(Stored data)
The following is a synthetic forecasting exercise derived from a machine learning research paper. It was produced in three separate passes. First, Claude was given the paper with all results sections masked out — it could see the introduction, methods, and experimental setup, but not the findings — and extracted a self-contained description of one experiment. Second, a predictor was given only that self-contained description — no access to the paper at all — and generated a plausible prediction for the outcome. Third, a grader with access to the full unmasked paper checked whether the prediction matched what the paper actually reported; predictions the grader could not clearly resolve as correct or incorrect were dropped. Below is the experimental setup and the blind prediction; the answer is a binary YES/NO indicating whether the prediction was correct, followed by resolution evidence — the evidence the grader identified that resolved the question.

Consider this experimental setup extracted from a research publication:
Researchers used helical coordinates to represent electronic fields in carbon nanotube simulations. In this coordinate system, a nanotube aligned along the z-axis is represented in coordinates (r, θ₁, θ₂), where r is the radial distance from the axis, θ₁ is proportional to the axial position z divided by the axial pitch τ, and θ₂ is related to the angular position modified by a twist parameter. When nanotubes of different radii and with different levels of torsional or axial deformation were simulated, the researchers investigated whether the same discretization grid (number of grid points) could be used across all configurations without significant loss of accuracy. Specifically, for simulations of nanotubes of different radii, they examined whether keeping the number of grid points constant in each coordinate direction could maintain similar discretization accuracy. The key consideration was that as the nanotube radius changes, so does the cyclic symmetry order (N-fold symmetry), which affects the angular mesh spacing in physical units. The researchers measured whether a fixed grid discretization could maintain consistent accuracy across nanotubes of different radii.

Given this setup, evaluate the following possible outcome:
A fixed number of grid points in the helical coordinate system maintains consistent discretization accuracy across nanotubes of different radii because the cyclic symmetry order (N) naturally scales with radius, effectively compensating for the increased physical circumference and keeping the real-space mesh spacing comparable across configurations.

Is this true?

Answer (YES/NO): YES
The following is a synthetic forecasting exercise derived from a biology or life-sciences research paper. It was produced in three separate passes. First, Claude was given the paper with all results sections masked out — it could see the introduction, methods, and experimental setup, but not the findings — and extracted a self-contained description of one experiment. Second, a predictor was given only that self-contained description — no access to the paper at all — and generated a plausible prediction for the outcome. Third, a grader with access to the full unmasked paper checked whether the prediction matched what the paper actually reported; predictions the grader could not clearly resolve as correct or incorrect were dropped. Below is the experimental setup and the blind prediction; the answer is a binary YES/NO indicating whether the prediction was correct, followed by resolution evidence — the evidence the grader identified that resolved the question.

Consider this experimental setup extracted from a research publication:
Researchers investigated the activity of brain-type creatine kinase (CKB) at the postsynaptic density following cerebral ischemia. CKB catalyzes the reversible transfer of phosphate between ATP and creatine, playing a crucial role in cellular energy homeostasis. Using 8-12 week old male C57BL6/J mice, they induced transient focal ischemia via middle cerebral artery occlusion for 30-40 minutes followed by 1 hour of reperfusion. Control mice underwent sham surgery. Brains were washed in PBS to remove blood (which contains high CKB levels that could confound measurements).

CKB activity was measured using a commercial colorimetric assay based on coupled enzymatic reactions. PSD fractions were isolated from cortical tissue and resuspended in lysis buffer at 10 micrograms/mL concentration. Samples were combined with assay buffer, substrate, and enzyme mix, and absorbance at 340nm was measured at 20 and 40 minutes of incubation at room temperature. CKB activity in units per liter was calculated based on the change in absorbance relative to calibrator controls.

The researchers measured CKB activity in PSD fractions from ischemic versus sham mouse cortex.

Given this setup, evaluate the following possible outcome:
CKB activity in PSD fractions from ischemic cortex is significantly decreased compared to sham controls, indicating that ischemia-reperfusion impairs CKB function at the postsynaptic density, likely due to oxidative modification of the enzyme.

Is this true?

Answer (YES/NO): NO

Problem details ->
All of the data is to be written out again, word for word.

Answer ->
The following is a synthetic forecasting exercise derived from a machine learning research paper. It was produced in three separate passes. First, Claude was given the paper with all results sections masked out — it could see the introduction, methods, and experimental setup, but not the findings — and extracted a self-contained description of one experiment. Second, a predictor was given only that self-contained description — no access to the paper at all — and generated a plausible prediction for the outcome. Third, a grader with access to the full unmasked paper checked whether the prediction matched what the paper actually reported; predictions the grader could not clearly resolve as correct or incorrect were dropped. Below is the experimental setup and the blind prediction; the answer is a binary YES/NO indicating whether the prediction was correct, followed by resolution evidence — the evidence the grader identified that resolved the question.

Consider this experimental setup extracted from a research publication:
Researchers used helical coordinates to represent electronic fields in carbon nanotube simulations. In this coordinate system, a nanotube aligned along the z-axis is represented in coordinates (r, θ₁, θ₂), where r is the radial distance from the axis, θ₁ is proportional to the axial position z divided by the axial pitch τ, and θ₂ is related to the angular position modified by a twist parameter. When nanotubes of different radii and with different levels of torsional or axial deformation were simulated, the researchers investigated whether the same discretization grid (number of grid points) could be used across all configurations without significant loss of accuracy. Specifically, for simulations of nanotubes of different radii, they examined whether keeping the number of grid points constant in each coordinate direction could maintain similar discretization accuracy. The key consideration was that as the nanotube radius changes, so does the cyclic symmetry order (N-fold symmetry), which affects the angular mesh spacing in physical units. The researchers measured whether a fixed grid discretization could maintain consistent accuracy across nanotubes of different radii.

Given this setup, evaluate the following possible outcome:
A fixed number of grid points in the helical coordinate system maintains consistent discretization accuracy across nanotubes of different radii because the cyclic symmetry order (N) naturally scales with radius, effectively compensating for the increased physical circumference and keeping the real-space mesh spacing comparable across configurations.

Is this true?

Answer (YES/NO): YES
The following is a synthetic forecasting exercise derived from a biology or life-sciences research paper. It was produced in three separate passes. First, Claude was given the paper with all results sections masked out — it could see the introduction, methods, and experimental setup, but not the findings — and extracted a self-contained description of one experiment. Second, a predictor was given only that self-contained description — no access to the paper at all — and generated a plausible prediction for the outcome. Third, a grader with access to the full unmasked paper checked whether the prediction matched what the paper actually reported; predictions the grader could not clearly resolve as correct or incorrect were dropped. Below is the experimental setup and the blind prediction; the answer is a binary YES/NO indicating whether the prediction was correct, followed by resolution evidence — the evidence the grader identified that resolved the question.

Consider this experimental setup extracted from a research publication:
Researchers investigated the activity of brain-type creatine kinase (CKB) at the postsynaptic density following cerebral ischemia. CKB catalyzes the reversible transfer of phosphate between ATP and creatine, playing a crucial role in cellular energy homeostasis. Using 8-12 week old male C57BL6/J mice, they induced transient focal ischemia via middle cerebral artery occlusion for 30-40 minutes followed by 1 hour of reperfusion. Control mice underwent sham surgery. Brains were washed in PBS to remove blood (which contains high CKB levels that could confound measurements).

CKB activity was measured using a commercial colorimetric assay based on coupled enzymatic reactions. PSD fractions were isolated from cortical tissue and resuspended in lysis buffer at 10 micrograms/mL concentration. Samples were combined with assay buffer, substrate, and enzyme mix, and absorbance at 340nm was measured at 20 and 40 minutes of incubation at room temperature. CKB activity in units per liter was calculated based on the change in absorbance relative to calibrator controls.

The researchers measured CKB activity in PSD fractions from ischemic versus sham mouse cortex.

Given this setup, evaluate the following possible outcome:
CKB activity in PSD fractions from ischemic cortex is significantly decreased compared to sham controls, indicating that ischemia-reperfusion impairs CKB function at the postsynaptic density, likely due to oxidative modification of the enzyme.

Is this true?

Answer (YES/NO): NO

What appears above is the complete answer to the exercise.